Или была она шпионкой, лазутчицей, обремененной хитрой задачей? Радуясь своей проницательности и догадливости, он решил не выпускать ее надолго из вида и держать, так сказать, на привязи или — сказывалась профессия военного — на прицеле. Приятной частью подобной тактики являлась необходимость совместного проведения ночных часов, на что Ольга равнодушно соглашалась, при этом, правда, не отличаясь изобретательностью, не позволяла быть изобретательным и ему. Затем, наскакавшись по ухабам ее худого тела, он начинал внимательно прислушиваться к причмокиванию, с которым Ольга томно выкуривала папиросу (совершенно обязательную даже после слабого чувственного прилива), к покашливанию и громкому горловому клокотанию, когда все это она жадно запивала водой. И снова в этих звуках полковнику Адлеру виделась какая-то тайна, которую Ольге, может быть, даже хотелось выкрикнуть, но нет, принимая его новое нападение, она лишь стискивала зубы и отрицательно мотала из стороны в сторону головой.
Потом, оставив в пепельнице две (реже три) выкуренные папиросы, она засыпала, и полковник Адлер, приложившись ухом к ее груди, пытался прослушать все содержимое Ольги, надеясь в бронхитном дыхании различить хоть какое-нибудь слово. Нет, ритмичное биение сердца ни в чем не походило на тайную звукозапись, нет, влажное бульканье в легких было совершенно бессмысленным, и даже в бормотании, которым Ольга сопровождала каждый поворот своей легонькой головы, не угадывалось никакого внятного содержания. Как не было его и в родимом пятне на ее животе, что было вычерчено с нездешней аккуратностью, словно природа выбрала для этого тонкую кисточку и китайскую тушь.
— Кто ты, ну кто? — шептал ей на ухо Адлер. — Может, ты палач мой, может, ты мой нежный палач?

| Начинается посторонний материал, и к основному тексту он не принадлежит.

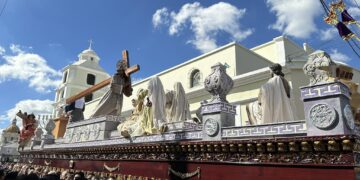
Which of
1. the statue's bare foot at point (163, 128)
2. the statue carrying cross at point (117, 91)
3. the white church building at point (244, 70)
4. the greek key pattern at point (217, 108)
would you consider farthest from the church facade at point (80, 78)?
the greek key pattern at point (217, 108)

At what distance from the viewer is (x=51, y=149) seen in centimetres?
1325

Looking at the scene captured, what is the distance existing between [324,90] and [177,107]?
195 inches

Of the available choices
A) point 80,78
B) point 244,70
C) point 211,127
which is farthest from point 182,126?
point 80,78

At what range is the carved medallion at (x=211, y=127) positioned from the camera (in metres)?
5.57

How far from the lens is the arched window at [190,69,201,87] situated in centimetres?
1727

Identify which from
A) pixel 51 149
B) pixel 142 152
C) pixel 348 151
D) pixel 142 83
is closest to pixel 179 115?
pixel 142 152

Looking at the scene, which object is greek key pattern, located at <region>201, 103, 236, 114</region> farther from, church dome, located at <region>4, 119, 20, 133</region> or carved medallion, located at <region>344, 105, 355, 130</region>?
church dome, located at <region>4, 119, 20, 133</region>

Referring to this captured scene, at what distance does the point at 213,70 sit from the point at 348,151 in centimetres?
313

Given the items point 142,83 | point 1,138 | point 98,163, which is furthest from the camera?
point 1,138

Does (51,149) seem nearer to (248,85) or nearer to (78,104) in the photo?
(78,104)

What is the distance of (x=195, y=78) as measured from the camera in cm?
1756

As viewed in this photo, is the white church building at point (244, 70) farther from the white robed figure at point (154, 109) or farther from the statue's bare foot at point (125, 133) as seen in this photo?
the statue's bare foot at point (125, 133)

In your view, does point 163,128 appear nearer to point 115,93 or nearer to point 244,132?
point 244,132

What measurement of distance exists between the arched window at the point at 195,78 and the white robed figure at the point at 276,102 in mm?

Конечно, он знал, в чем подозревается и за что преследуется Побережский, равно как и знал, что шансов оправдаться и защититься у того почти что не было. Но его собственная отчужденность от Антона Львовича была столь очевидна и несомненна, что было непонятно, а почему, собственно, он, полковник Адлер, должен брать на себя ответственность за чужую, пусть даже и не до конца доказанную вину.
Очень аккуратно, стараясь не поскользнуться на собственных же словах, он издалека начал разговор с Ольгой, который она неожиданно живо вдруг подхватила. Из эмигрантских газет она, оказывается, прекрасно знала, что в России какой-то банкир застрелил свою гражданскую жену, после чего и был таков. «Но знаете что, мой храбрый солдатик, — добавила она, — насколько далеко все это от нас, будто бы в Зазеркалье, будто бы в иной, нами же и придуманной реальности». «Или даже так, — она потянулась и до конца — немолодой птенец — вылупилась из одеяла, — они там настоящие и выдумали ненастоящих нас. А из этого следует, что на самом деле комната эта сейчас пуста, если не считать сквозняка и горничной, которая через мгновение войдет сюда с пылесосом».
— Прекратить, немедленно прекратить! Это непозволительно, это… — готов был закричать полковник Адлер, но не закричал, а напротив, замолчал и съежился, ибо дверь медленно стала открываться, и на пороге и в самом деле появилась горничная с пылесосом и тележкой, на которой аккуратной стопкой было сложено чистое белье.